THE TASK:
Give again only what runs from the line with "kingdom: Animalia" to the final line of the entries below, exactly as written and without pictures.
==*==
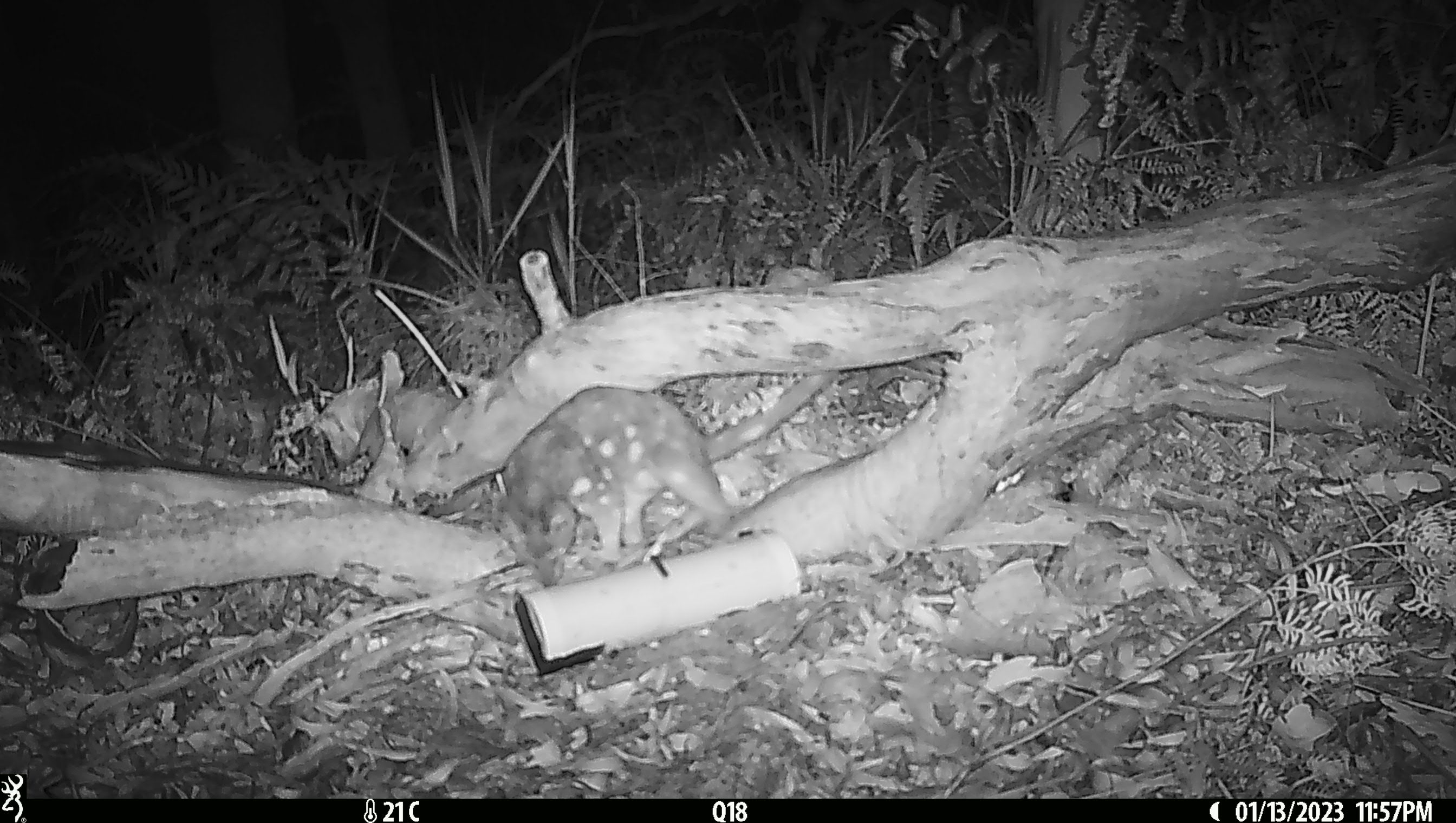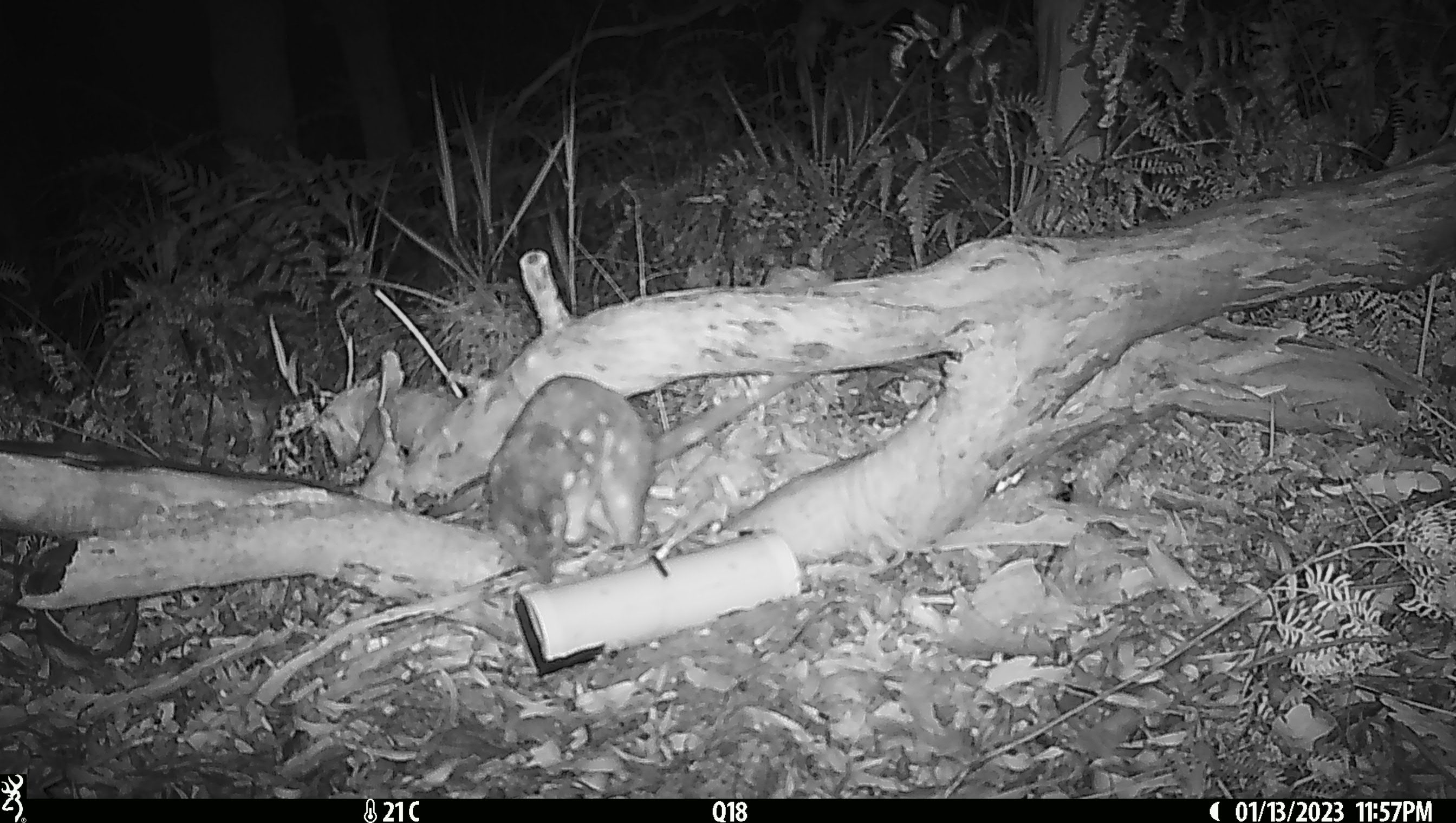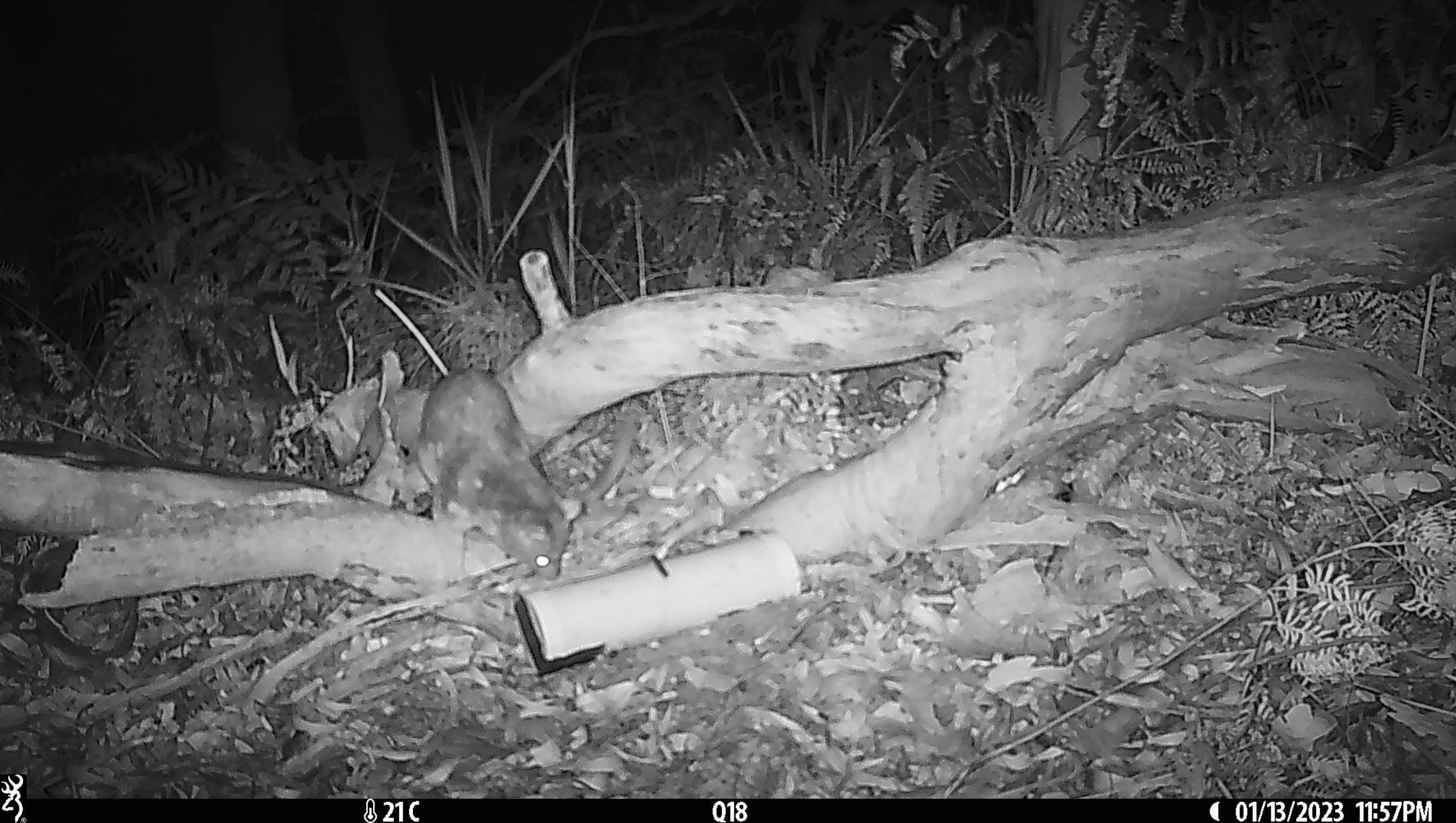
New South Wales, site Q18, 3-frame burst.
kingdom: Animalia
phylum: Chordata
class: Mammalia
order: Dasyuromorphia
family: Dasyuridae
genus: Dasyurus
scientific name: Dasyurus maculatus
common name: spotted-tailed quoll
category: quoll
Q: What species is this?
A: Quoll (spotted-tailed quoll) (Dasyurus maculatus).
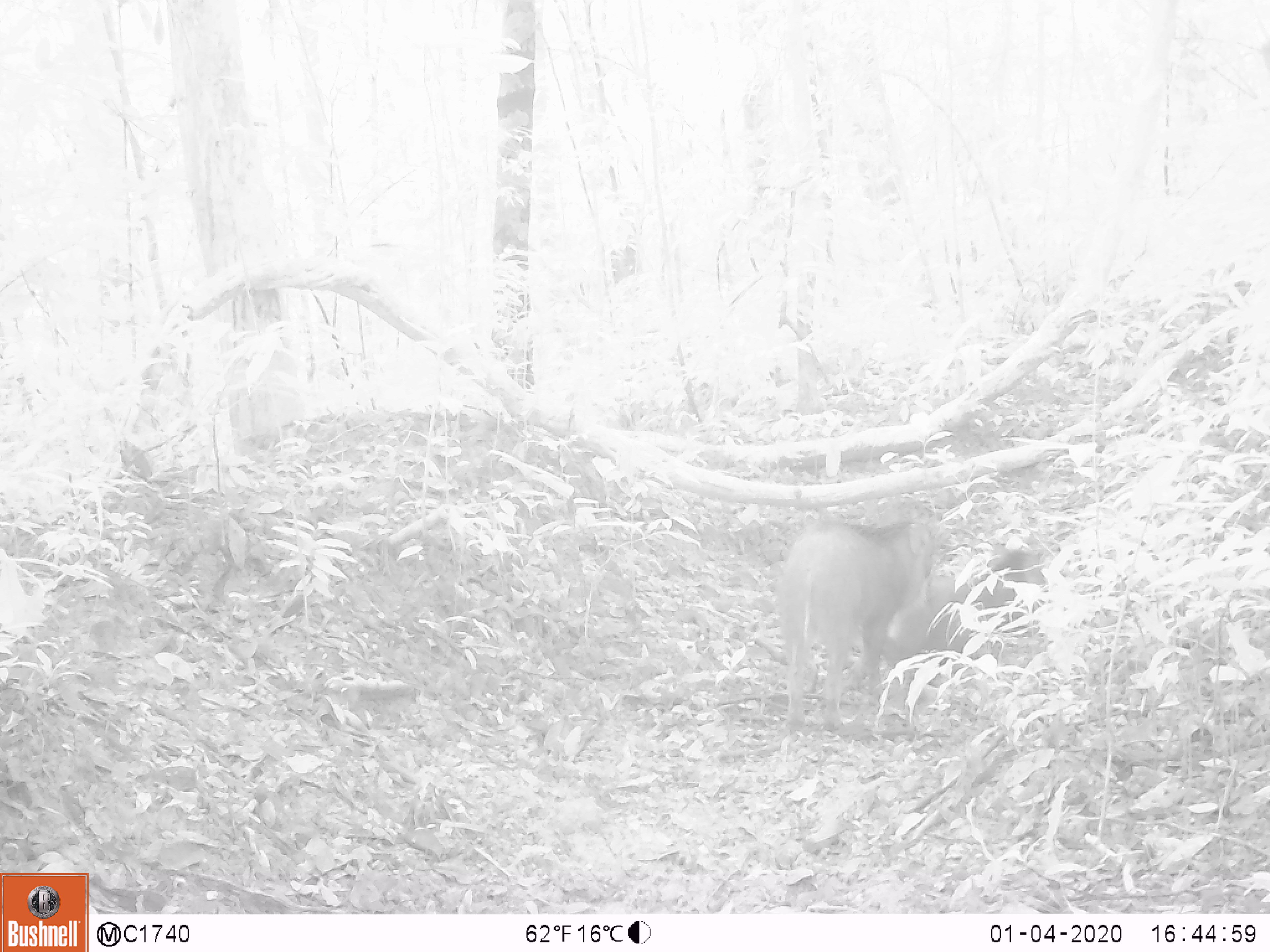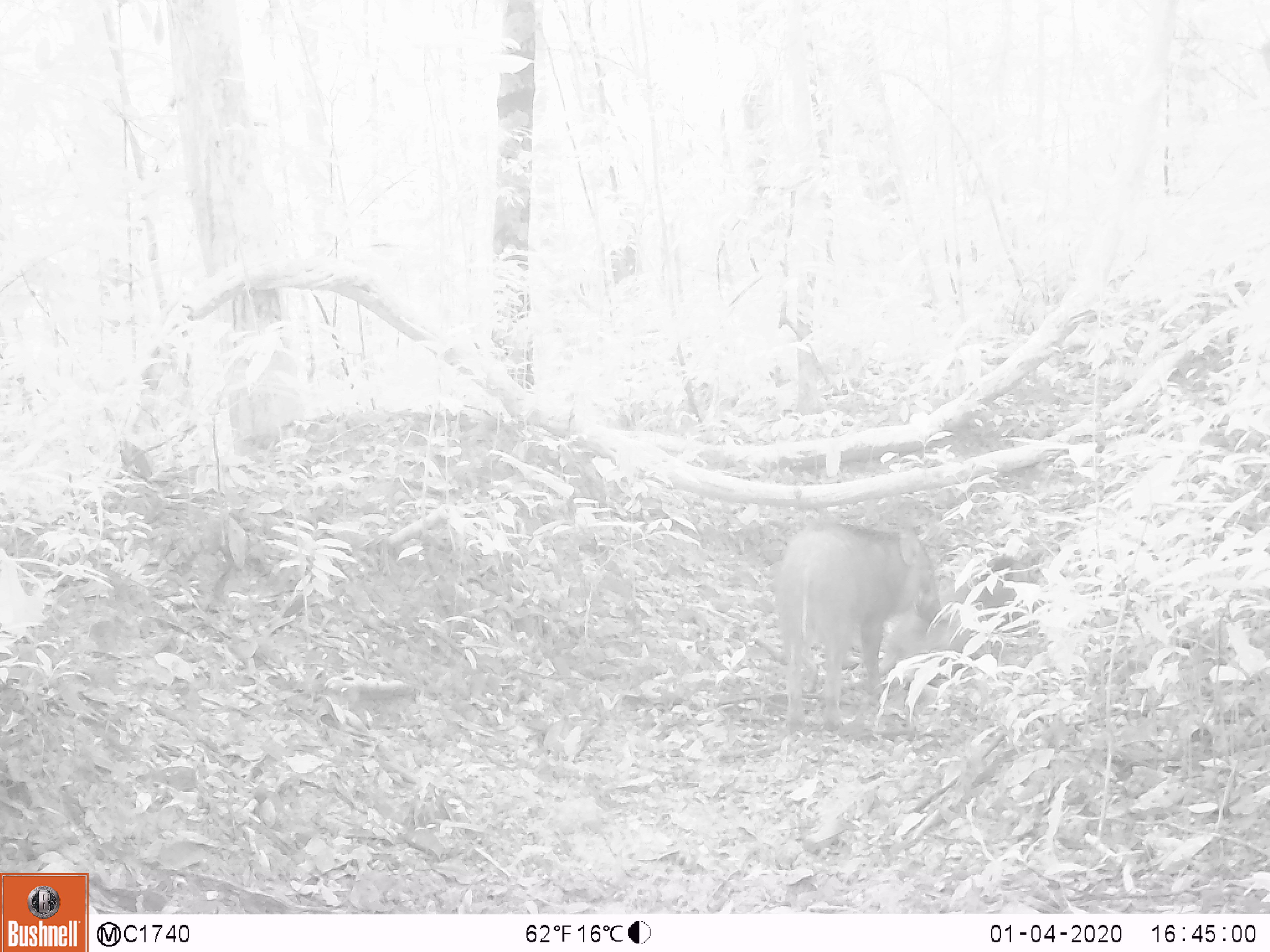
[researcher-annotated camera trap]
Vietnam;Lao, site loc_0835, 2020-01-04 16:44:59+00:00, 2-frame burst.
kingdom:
==*==
WRITTEN RESPONSE:
kingdom: Animalia
phylum: Chordata
class: Mammalia
order: Dasyuromorphia
family: Dasyuridae
genus: Dasyurus
scientific name: Dasyurus maculatus
common name: spotted-tailed quoll
category: quoll
Q: What species is this?
A: Quoll (spotted-tailed quoll) (Dasyurus maculatus).
[researcher-annotated camera trap]
Vietnam;Lao, site loc_0835, 2020-01-04 16:44:59+00:00, 2-frame burst.
kingdom:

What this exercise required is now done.